On return to our hotel in Santiago de Compostela that evening, we would learn that the Queen had passed away. I suppose I felt a little more indifferent to this news than some Brits, but what’s for sure is that we will always think of Santiago de Compostela whenever we remember hearing this historic news!
We had dinner on the leafy terrace of a laid-back restaurant inside Casa Felisa hostel on Rúa da Porta da Pena. It was 40 Euros for two drinks and two meals that included sea bass and beef. The downside for people that aren’t used to eating dinner so late is that it’s hard to fall asleep when it feels like your stomach is still full to the brim…
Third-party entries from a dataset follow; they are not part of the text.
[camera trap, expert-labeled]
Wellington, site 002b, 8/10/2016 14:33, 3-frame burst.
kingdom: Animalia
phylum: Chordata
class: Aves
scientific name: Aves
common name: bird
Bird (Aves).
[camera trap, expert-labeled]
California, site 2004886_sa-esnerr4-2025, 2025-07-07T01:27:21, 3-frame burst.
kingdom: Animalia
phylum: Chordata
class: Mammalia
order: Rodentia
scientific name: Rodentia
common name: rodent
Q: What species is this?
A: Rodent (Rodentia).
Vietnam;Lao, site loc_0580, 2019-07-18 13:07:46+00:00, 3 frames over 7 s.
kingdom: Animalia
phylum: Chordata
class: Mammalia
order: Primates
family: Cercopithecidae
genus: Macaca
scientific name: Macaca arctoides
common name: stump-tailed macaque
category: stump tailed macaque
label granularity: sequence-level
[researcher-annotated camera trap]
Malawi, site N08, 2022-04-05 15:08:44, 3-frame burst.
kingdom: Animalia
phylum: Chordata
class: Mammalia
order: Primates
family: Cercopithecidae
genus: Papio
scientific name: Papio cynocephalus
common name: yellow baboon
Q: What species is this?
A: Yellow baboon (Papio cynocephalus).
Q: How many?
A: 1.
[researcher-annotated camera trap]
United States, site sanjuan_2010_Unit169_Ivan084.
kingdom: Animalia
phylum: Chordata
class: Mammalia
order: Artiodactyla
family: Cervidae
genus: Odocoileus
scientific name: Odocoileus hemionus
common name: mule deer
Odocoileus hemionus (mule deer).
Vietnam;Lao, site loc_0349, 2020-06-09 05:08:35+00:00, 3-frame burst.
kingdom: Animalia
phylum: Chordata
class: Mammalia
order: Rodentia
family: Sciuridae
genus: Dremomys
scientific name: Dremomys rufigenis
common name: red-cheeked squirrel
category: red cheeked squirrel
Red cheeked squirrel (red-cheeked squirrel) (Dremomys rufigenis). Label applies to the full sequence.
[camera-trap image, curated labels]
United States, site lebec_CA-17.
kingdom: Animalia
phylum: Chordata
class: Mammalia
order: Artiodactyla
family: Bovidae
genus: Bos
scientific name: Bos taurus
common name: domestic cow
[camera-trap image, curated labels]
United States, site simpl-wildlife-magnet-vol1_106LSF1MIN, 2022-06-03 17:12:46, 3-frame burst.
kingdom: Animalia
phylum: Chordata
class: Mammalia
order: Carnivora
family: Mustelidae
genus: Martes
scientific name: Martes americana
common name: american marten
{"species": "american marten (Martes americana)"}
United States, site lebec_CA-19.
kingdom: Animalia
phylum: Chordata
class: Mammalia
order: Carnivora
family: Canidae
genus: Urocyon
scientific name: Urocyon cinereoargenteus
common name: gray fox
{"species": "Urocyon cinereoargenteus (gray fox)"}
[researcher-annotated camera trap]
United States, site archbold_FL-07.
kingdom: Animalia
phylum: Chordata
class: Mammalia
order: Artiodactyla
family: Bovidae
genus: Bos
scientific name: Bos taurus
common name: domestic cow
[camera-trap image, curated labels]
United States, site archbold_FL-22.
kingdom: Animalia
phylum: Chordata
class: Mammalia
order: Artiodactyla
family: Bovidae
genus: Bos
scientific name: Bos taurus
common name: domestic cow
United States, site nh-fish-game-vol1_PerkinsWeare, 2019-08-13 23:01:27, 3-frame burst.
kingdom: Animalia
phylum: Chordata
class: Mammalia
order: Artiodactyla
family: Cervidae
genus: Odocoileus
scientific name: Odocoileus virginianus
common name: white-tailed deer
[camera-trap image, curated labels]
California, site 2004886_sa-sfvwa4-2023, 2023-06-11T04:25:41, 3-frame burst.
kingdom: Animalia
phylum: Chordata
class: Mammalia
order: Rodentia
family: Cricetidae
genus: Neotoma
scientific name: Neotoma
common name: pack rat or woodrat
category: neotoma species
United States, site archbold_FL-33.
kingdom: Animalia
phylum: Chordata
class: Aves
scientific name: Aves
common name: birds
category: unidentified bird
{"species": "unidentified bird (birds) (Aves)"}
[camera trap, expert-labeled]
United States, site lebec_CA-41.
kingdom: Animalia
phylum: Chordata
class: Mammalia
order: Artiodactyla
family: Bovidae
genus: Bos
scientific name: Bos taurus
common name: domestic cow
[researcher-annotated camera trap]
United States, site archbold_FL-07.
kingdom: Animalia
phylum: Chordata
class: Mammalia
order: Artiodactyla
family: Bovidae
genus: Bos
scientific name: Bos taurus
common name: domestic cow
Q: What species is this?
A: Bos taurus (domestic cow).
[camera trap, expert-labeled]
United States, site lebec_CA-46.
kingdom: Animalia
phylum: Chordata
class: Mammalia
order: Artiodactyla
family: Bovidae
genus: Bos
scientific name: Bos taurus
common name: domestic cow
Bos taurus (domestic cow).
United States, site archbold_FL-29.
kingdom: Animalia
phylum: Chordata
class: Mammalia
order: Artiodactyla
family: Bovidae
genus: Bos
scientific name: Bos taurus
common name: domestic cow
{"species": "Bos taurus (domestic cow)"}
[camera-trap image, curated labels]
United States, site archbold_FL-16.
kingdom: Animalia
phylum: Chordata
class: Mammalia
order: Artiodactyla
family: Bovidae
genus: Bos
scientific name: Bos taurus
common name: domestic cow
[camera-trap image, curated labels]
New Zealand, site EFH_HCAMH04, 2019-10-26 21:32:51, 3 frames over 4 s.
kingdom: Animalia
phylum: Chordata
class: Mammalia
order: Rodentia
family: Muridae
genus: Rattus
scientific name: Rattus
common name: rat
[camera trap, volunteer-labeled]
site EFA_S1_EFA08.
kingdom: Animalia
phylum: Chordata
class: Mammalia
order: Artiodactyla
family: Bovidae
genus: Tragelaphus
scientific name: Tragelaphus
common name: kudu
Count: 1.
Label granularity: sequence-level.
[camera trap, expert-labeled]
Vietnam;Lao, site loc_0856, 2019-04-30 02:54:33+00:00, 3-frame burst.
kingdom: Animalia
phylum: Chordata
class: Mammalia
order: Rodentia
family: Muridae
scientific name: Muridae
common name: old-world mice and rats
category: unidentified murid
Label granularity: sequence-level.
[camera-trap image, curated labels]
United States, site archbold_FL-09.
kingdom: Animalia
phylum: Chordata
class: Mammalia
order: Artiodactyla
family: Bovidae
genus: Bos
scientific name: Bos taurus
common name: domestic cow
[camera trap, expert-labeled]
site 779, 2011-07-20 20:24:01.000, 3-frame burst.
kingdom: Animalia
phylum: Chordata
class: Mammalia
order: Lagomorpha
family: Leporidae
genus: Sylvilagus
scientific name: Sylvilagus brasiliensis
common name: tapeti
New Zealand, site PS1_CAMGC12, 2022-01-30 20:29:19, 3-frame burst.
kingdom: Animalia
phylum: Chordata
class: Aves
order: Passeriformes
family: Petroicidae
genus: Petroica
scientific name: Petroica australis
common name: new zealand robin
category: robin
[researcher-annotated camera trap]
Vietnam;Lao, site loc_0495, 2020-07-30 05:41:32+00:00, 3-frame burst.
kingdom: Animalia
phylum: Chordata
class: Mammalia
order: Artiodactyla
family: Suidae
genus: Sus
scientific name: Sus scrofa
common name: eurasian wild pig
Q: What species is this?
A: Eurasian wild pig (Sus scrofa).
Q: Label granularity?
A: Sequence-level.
On the Friday, we were leaving for Lugo in the afternoon. We spent the morning sitting in the square with our luggage, relaxing under the sun. For breakfast we chose to dine at Café Carrilana on Rúa de San Paio de Antealtares. A more modern and youthful café, it served yummy eggs bennies and fresh orange juice that was actually freshly juiced and not from a carton. A large group of people comprising of individuals from all around the world were sat at a table nearby. It seemed that they had met during the hike and, having formed strong bonds, were having a final meal together before everyone went their separate ways. After a German man said his goodbyes to everyone, an Irish woman quietly left the table to walk out of sight with him and say a more personal goodbye. Maybe they will see each other again, maybe not.
There was something truly joyful and uplifting about our time in Santiago de Compostela. We encountered so many friendly people – locals and fellow tourists. With all the hostile events going on around the world, we all need some amiable connections to remind us of the goodness in others. If you’re interested in visiting Spain and experiencing authentic culture, choose Santiago!